>> Begin Extracted data

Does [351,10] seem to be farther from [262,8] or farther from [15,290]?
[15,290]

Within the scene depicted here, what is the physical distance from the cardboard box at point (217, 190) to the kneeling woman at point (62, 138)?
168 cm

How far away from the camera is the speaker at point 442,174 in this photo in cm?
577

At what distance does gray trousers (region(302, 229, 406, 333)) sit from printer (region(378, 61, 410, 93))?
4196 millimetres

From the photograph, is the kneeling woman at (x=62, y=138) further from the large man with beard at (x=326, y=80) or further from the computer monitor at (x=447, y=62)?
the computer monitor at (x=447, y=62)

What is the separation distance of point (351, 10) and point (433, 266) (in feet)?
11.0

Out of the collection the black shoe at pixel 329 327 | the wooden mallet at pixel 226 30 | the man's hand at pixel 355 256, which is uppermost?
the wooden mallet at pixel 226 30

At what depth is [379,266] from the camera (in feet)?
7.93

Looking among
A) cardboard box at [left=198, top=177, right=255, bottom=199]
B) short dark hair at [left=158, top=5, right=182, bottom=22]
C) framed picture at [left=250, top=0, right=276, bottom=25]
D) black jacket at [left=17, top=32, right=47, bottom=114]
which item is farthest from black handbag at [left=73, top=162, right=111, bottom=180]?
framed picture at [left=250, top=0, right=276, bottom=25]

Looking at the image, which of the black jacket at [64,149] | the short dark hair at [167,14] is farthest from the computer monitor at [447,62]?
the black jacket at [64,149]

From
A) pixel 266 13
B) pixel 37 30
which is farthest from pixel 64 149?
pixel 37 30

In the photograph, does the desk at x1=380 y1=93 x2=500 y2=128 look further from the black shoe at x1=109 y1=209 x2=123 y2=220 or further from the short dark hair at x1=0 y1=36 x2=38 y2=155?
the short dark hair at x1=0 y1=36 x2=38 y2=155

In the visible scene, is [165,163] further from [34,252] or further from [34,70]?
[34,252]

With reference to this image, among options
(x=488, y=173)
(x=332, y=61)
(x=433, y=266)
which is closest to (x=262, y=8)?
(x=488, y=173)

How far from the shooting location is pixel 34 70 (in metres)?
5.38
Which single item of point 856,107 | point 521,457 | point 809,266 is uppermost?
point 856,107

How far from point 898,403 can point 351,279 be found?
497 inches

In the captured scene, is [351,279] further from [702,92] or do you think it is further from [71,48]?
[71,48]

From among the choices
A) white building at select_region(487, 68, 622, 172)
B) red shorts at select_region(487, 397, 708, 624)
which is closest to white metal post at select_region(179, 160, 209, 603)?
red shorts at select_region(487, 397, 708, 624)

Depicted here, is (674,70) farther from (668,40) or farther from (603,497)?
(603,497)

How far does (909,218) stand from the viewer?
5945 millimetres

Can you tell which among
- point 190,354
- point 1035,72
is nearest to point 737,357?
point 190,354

>> End Extracted data

• Written request: Please rewrite the records as a Markdown table with the columns Row and Line, starting at the line that contains "How far does (909,218) stand from the viewer?" and ending at the last line of the records, both included. Number each row and leave out blank lines.

• Response:
| Row | Line |
|---|---|
| 1 | How far does (909,218) stand from the viewer? |
| 2 | 5945 millimetres |
| 3 | Can you tell which among |
| 4 | - point 190,354 |
| 5 | - point 1035,72 |
| 6 | is nearest to point 737,357? |
| 7 | point 190,354 |